This page is a companion to the Talisman: Environment template, which showcases the best practices for creating highly detailed, realistic environments. The Talisman is created using modular construction and optimization best practices in Unreal Editor for Fortnite (UEFN).
You can find the template in the Feature Examples section of the Project Browser.
You can play the Talisman experience shown during the 2024 Game Developers Conference by opening Fortnite and entering island code 7100-3544-3074.
Location of the Talisman: Environment template in the Project Browser.
This overview walks you through the optimization challenges faced during the creation of the Talisman project and how each challenge was overcome:
Because the template is designed to run on all available platforms, the assets and style of the Talisman has to conform to UEFN’s memory and project size limit requirements. This creates several challenges for projects designed with a more detailed art style:
Project size: High-detail assets in games can be large and UEFN has a 400 MB project size limitation.
Runtime memory limits: UEFN has a 100,000 memory unit streaming memory restriction that limits the amount of assets, custom landscapes, and devices that can be on the screen at one time.
Quality on all supported platforms: These limits ensure that your UEFN experience is available to all players on all Fortnite-supported platforms.
UEFN supports a variety of techniques to meet these requirements, including Levels of Detail(LODs), Hierarchical Levels of Detail (HLODs), World Partition, Level Instancing, and Data Layers.
Applying Best Practices
The Talisman: Environment template is designed to showcase a variety of best practices and processes to bring AAA realism to Unreal Editor for Fortnite. This template uses the following best practices to manage project and streaming memory to optimize performance:
Create custom content that is modular and lightweight.

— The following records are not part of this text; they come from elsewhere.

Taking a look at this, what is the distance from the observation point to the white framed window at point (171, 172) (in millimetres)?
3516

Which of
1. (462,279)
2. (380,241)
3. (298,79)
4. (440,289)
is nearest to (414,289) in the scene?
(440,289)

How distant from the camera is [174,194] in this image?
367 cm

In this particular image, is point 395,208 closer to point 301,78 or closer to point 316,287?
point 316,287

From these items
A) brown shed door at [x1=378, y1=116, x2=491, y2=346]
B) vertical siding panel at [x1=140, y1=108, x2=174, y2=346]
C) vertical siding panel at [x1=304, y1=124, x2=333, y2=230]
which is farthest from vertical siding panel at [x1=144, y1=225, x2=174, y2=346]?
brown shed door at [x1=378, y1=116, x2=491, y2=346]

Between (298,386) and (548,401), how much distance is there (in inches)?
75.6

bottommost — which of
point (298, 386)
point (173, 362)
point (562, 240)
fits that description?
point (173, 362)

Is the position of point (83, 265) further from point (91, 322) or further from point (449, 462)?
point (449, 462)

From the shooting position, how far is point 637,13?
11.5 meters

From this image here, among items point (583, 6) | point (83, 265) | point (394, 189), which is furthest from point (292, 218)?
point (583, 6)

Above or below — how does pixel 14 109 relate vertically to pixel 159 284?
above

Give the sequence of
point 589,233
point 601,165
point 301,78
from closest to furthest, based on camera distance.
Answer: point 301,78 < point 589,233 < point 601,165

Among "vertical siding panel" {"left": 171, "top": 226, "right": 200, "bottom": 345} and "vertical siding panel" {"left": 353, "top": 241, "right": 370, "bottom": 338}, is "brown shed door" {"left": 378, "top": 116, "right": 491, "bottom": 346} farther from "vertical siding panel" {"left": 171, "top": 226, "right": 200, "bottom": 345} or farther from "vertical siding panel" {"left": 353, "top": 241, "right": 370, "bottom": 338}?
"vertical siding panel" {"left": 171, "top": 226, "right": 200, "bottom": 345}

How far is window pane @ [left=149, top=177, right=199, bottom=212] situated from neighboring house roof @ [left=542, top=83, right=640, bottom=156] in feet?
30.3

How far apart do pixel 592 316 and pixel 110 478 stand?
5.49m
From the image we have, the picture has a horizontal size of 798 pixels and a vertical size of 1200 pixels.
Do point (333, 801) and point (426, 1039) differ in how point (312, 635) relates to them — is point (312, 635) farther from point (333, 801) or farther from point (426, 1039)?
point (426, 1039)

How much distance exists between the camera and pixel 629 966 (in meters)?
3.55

Improve the look of hard surface geometry using face weighted normals.
Add detail to meshes using Mesh Decals.
Build your experience for the lowest end target platform and add features from there.
Minimize draw calls on non-Nanite meshes.
Create Custom Content that is Modular and Lightweight
The Talisman environment was built using kitbashing, a modular modeling technique that uses preexisting meshes from a modular environment and repurposing them to create new assets. By reusing assets, the artists were able to decrease the project size by minimizing the number of single use meshes.
This asset is made of six different static meshes.
Traditionally, artists create this type of environment by mapping a high detail, high polygon mesh onto a low polygon mesh using unique baked normal maps to preserve the detail between the two. This method requires additional texture maps that can increase the size of your project, are expensive at runtime, and do not scale well during the kitbashing process.
Mid-poly meshes with face weighted normals were used to save memory, and Mesh Decals were used to add small details.
For more information, see Mesh Design and Construction.
Build Your Experience for All Target Platform
Fortnite is designed to run on a variety of platforms. To make sure that your content gives players the best experience on each of these devices, it is important to design with every platform in mind, and then add additional features for high end platforms during development.
For example, Nanite virtualized geometry helps platforms render highly detailed meshes and improve performance, but is only available to certain high end devices such as PCs running DirectX 12. Because of this, it is still important to optimize your content so that it will perform well on all platforms.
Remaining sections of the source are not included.